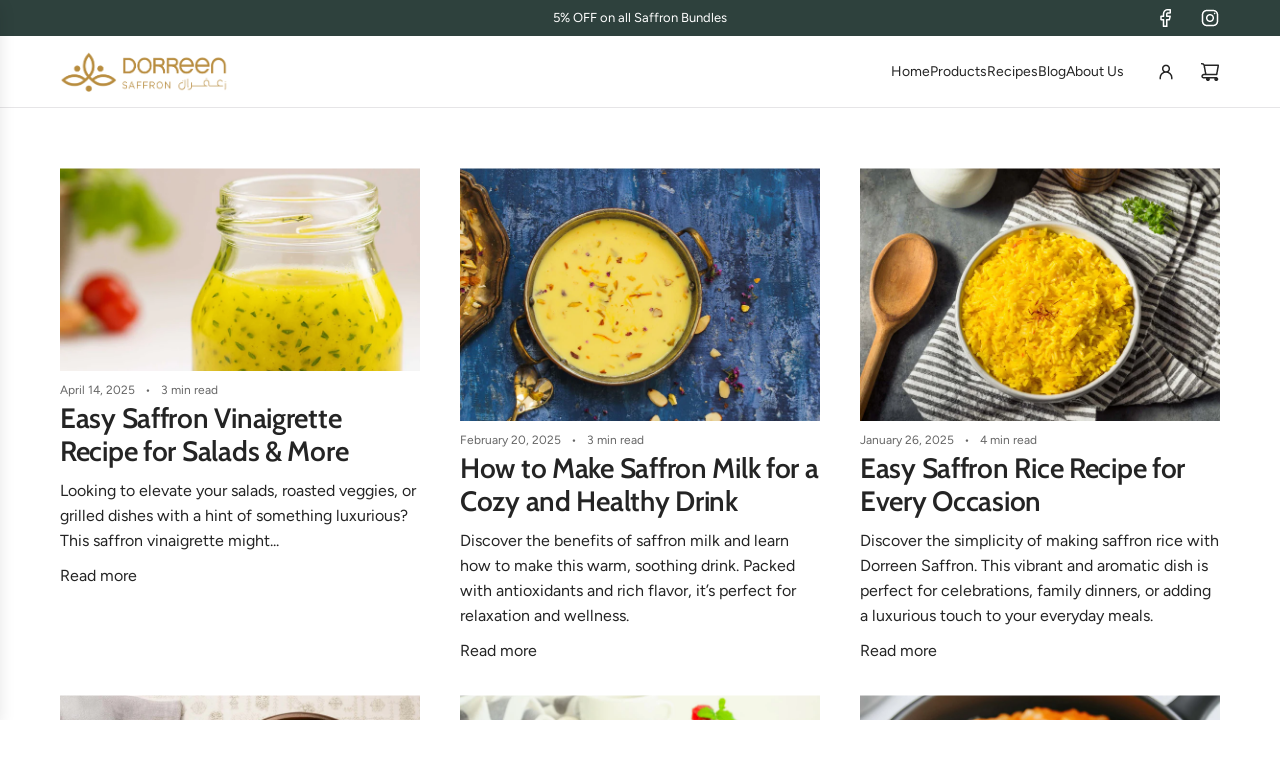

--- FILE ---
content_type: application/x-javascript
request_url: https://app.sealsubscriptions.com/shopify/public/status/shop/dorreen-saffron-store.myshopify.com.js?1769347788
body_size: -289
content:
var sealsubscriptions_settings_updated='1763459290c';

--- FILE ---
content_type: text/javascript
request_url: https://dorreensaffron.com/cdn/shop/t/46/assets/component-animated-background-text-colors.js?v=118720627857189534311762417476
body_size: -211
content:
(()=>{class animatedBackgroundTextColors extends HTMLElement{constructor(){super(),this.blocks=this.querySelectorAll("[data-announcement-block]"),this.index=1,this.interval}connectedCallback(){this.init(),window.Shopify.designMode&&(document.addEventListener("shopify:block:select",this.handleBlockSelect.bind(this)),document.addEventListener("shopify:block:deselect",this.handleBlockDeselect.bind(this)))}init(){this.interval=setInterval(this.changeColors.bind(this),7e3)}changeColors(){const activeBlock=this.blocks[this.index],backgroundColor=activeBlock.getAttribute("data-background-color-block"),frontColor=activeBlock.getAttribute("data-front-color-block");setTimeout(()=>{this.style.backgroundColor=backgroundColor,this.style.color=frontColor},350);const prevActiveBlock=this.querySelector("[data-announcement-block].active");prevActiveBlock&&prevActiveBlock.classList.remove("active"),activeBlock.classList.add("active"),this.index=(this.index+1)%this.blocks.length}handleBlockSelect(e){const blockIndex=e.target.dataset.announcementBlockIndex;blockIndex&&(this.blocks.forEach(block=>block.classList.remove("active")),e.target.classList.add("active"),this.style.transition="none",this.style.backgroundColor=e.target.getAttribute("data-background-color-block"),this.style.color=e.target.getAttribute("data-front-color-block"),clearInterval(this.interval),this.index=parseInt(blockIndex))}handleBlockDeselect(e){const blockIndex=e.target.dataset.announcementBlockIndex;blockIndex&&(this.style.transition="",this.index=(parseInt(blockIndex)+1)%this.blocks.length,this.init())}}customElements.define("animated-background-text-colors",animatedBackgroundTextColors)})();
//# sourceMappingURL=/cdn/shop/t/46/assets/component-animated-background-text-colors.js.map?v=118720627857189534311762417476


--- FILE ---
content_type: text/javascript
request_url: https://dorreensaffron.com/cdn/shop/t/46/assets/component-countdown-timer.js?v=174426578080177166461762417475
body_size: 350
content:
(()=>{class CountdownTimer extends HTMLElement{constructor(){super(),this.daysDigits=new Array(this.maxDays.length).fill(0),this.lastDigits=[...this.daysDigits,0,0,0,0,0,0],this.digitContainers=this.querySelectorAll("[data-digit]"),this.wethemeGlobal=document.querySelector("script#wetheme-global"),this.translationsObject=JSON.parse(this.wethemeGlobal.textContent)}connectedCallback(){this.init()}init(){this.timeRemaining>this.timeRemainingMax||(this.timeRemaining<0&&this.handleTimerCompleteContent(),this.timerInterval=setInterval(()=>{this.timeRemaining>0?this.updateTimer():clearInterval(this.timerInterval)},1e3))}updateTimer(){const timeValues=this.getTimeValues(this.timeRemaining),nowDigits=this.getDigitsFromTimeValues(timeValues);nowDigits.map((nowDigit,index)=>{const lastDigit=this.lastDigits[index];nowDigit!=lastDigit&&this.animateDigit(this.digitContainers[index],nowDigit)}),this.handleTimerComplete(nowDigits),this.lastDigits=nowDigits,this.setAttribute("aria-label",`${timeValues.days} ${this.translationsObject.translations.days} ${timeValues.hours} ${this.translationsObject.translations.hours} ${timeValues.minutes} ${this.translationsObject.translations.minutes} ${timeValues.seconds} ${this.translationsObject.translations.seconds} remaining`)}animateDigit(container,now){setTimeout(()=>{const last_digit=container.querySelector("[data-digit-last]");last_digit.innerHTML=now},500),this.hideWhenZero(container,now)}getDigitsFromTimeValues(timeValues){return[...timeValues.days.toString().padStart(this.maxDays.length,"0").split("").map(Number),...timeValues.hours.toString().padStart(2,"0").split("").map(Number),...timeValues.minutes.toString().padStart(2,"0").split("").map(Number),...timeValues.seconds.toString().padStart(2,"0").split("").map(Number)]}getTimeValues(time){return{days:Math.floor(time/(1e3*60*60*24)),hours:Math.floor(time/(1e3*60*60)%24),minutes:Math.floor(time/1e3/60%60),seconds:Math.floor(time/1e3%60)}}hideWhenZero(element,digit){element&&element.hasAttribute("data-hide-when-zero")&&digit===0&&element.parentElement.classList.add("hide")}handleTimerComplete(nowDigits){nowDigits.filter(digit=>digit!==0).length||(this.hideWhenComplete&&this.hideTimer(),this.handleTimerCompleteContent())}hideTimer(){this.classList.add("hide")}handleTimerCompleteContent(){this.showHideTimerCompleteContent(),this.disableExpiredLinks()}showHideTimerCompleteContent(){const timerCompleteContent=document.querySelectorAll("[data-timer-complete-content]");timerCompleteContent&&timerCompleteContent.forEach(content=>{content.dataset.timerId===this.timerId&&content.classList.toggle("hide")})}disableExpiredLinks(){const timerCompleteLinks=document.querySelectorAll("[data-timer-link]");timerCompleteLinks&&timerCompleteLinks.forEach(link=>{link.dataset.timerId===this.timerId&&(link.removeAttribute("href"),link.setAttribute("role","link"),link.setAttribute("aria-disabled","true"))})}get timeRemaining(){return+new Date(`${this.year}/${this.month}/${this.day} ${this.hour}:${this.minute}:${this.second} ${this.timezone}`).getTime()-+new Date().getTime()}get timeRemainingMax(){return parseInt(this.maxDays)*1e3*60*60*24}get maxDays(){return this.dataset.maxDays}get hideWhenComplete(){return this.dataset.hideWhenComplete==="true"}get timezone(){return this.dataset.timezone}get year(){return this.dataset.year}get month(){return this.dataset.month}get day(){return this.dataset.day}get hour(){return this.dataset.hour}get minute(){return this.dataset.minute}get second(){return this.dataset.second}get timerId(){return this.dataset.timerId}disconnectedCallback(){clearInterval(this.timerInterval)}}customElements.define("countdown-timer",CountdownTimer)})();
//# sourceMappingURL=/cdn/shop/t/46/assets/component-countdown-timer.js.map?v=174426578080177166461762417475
○ ○ ○ ○ ○ ○ ○
Lines of the data above that include the string "component" must each be copied.

EXERCISE ANSWER
request_url: https://dorreensaffron.com/cdn/shop/t/46/assets/component-animated-background-text-colors.js?v=118720627857189534311762417476
//# sourceMappingURL=/cdn/shop/t/46/assets/component-animated-background-text-colors.js.map?v=118720627857189534311762417476
request_url: https://dorreensaffron.com/cdn/shop/t/46/assets/component-countdown-timer.js?v=174426578080177166461762417475
//# sourceMappingURL=/cdn/shop/t/46/assets/component-countdown-timer.js.map?v=174426578080177166461762417475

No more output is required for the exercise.